▶ **Given instruction**:
Put every line of the records below into a numbered list, skipping blank lines and leaving the pictures out.

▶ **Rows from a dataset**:
· · · ·

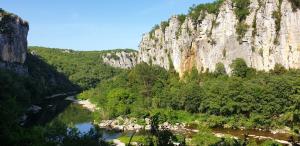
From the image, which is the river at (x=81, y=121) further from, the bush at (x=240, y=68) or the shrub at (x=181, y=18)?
the shrub at (x=181, y=18)

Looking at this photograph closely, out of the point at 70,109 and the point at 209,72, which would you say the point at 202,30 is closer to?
the point at 209,72

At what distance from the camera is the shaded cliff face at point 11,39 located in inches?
4887

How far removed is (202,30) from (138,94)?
2361 cm

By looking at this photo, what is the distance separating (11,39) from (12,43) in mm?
1259

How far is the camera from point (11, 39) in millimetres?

· · · ·

▶ **Output for this task**:
1. From the image, which is the river at (x=81, y=121) further from, the bush at (x=240, y=68) or the shrub at (x=181, y=18)?
2. the shrub at (x=181, y=18)
3. Looking at this photograph closely, out of the point at 70,109 and the point at 209,72, which would you say the point at 202,30 is closer to?
4. the point at 209,72
5. At what distance from the camera is the shaded cliff face at point 11,39 located in inches?
6. 4887
7. How far removed is (202,30) from (138,94)?
8. 2361 cm
9. By looking at this photo, what is the distance separating (11,39) from (12,43) in mm?
10. 1259
11. How far is the camera from point (11, 39) in millimetres?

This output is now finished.